=== Instructions for the task ===
Could you reproduce the entries exactly, omitting every picture?

(Extracted data entries)
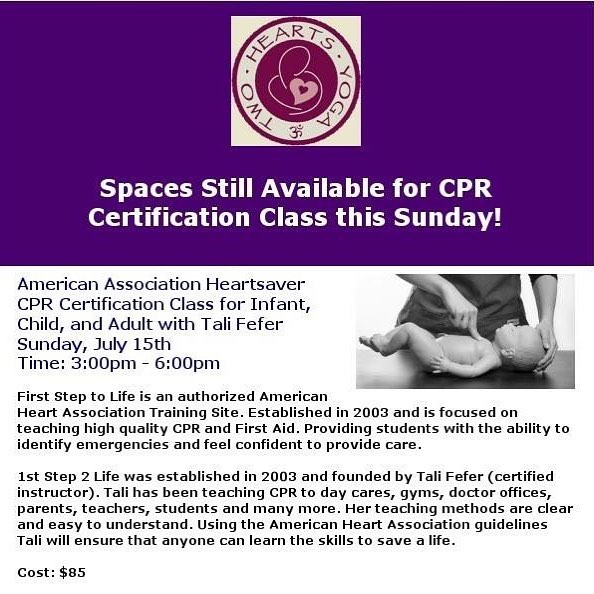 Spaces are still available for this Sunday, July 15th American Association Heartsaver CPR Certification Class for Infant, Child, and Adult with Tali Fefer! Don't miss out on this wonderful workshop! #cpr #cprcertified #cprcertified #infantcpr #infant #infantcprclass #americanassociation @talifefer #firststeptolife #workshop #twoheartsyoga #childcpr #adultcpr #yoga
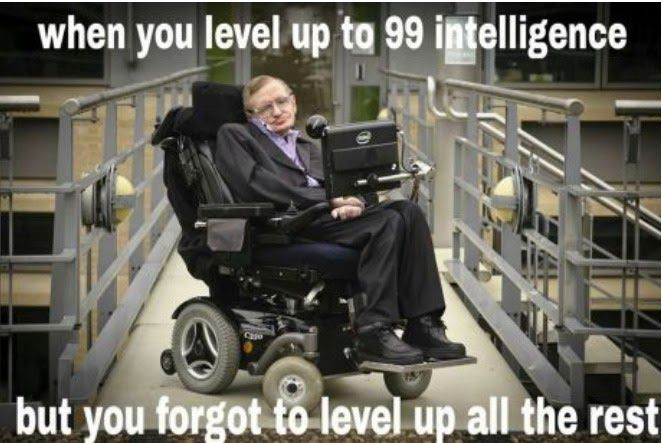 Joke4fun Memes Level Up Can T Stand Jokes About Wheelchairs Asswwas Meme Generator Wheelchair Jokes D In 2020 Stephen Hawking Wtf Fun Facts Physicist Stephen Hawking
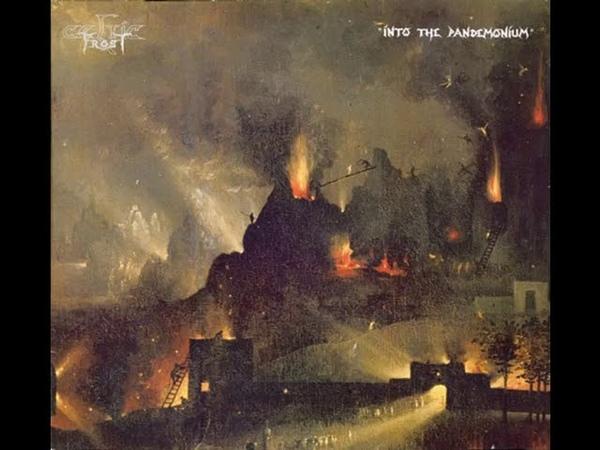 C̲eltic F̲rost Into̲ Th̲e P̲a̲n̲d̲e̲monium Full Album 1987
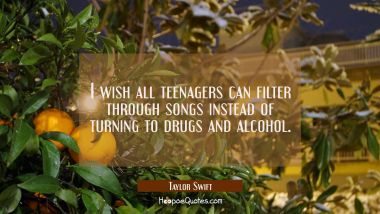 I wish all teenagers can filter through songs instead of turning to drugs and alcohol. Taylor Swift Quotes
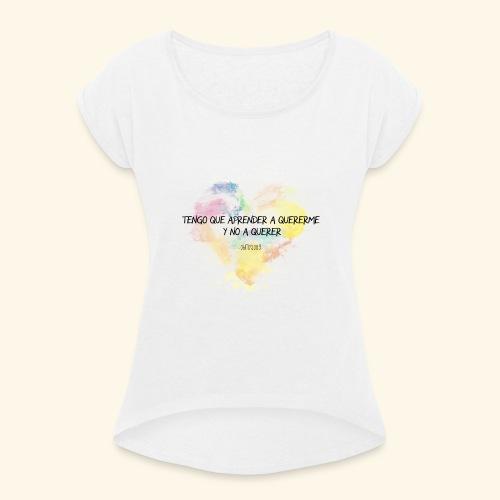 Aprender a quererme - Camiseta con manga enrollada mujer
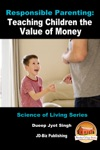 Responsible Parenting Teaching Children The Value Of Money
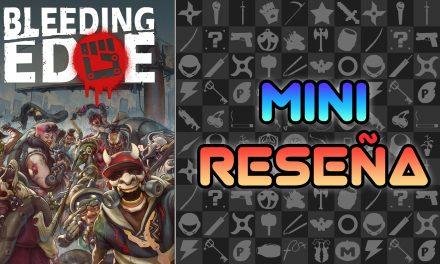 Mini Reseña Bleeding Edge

=== Exercise output ===
 Spaces are still available for this Sunday, July 15th American Association Heartsaver CPR Certification Class for Infant, Child, and Adult with Tali Fefer! Don't miss out on this wonderful workshop! #cpr #cprcertified #cprcertified #infantcpr #infant #infantcprclass #americanassociation @talifefer #firststeptolife #workshop #twoheartsyoga #childcpr #adultcpr #yoga
 Joke4fun Memes Level Up Can T Stand Jokes About Wheelchairs Asswwas Meme Generator Wheelchair Jokes D In 2020 Stephen Hawking Wtf Fun Facts Physicist Stephen Hawking
 C̲eltic F̲rost Into̲ Th̲e P̲a̲n̲d̲e̲monium Full Album 1987
 I wish all teenagers can filter through songs instead of turning to drugs and alcohol. Taylor Swift Quotes
 Aprender a quererme - Camiseta con manga enrollada mujer
 Responsible Parenting Teaching Children The Value Of Money
 Mini Reseña Bleeding Edge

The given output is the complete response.